The National Pharmaceutical Pricing Authority – Why the Pharma Industry is up...

The National Pharmaceutical Pricing Authority – Why the Pharma Industry is up in arms against it

highlight-2The object of the National Pharmaceutical Pricing Authority (NPPA), is to put in place a regulatory frame work for pricing of drugs to ensure that they are available at reasonable prices to the Indian population.
The Government of India also hopes to come up with all measures for ensuring sufficient opportunity for innovation and competition to support the growth of the pharma Industry.

The New Policy

Under the new policy:-

  • The method of determining the price of drugs would be the weighted average price (WAP), which will be a single average of all brands with 1% share cut off, which will according to ‘ASSOCHAM’ result in 40 – 70% price reduction of the National List of Essential Medicines(NLEM)
  • 348 essential drugs including Cancer and HIV medicines will come under the preview of this policy
Benefits to Consumers

The reduced prices will make available essential drugs to the common man. Thousands of poor and needy will be covered under the basic ‘Health Care’

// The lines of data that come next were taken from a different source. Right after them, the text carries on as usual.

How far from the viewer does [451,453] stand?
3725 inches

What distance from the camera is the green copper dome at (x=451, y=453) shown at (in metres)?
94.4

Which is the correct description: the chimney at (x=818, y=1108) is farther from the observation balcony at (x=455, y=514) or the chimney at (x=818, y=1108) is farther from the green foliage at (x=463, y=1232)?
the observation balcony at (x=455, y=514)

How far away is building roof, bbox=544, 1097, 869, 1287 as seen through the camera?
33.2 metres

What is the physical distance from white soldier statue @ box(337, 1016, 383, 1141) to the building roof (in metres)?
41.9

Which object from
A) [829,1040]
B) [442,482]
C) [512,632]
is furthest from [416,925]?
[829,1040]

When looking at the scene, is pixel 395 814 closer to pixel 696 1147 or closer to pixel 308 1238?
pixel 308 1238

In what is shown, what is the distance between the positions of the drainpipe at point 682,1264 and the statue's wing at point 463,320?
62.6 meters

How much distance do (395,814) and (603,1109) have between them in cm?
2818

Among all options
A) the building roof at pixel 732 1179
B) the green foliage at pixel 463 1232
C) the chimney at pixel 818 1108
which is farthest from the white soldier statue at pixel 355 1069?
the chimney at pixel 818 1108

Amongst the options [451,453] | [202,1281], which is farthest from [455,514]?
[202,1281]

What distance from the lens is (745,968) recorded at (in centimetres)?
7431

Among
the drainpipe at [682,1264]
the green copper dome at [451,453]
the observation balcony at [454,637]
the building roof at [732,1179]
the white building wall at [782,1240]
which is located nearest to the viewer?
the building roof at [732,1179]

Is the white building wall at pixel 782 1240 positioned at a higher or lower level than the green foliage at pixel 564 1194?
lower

Benefits to the Pharma Industry

The present cost based method followed by the pharma sector in India creates an inefficient and inconsistent mechanism of price calculation and makes it unaffordable to the poor and needy, further, it creates a monopoly of a few brands. The new policy would create a healthy competition and ensure more volumes of sales due to reduced prices.

Negative impact of the policy on the Pharma Industry
  • The Indian Pharma Companies will be adversely impacted in its profitability
  • Constant pressure to cope with competition to ensure that drugs sold in India are among the cheapest in the World
  • Big foreign pharma companies, who are the leading suppliers of many essential drugs to India may lose interest in investing or expanding production capacity in India

However, the reason the pharma Industry is up in arms against the Government of India  and its drug pricing policy is because of the action of the Government in arbitrarily fixing the prices of anti diabetic and cardiovascular drugs which do not come under the ‘National List of Essential Medicines’ (NLEM) without consultations with the Industry. This has made the Pharma Industry to file an affidavit in the Supreme Court challenging this action. The Supreme Court has also not taken kindly to the Government’s action and questioned them as to how they could fix prices of drugs of anti diabetic and cardiovascular drugs which do not come under the NLEM. The other criteria – extraordinary circumstances also is not satisfied.

If the Government (NPPA) continues to meddle with pricing of drugs outside the NLEM it would make the NLEM redundant and kill the Pharma  drug Industry in India and defeat the very purpose of the new policy which aims to provide sufficient opportunity for innovation and competition for the Pharma Industry for its growth in India.

LSW is of the view that the Pharma Industry is an integral part of the Health Care environment. It would do well for the Government and the Pharma Industry to sit together to find solutions to provide affordable health care to the poor and needy and the most vulnerable sections of the population. The Health Minister’s idea to provide health insurance to all is a welcome step which would go a long way in providing essential health care and essential drugs to the most vulnerable sections of the Indian population.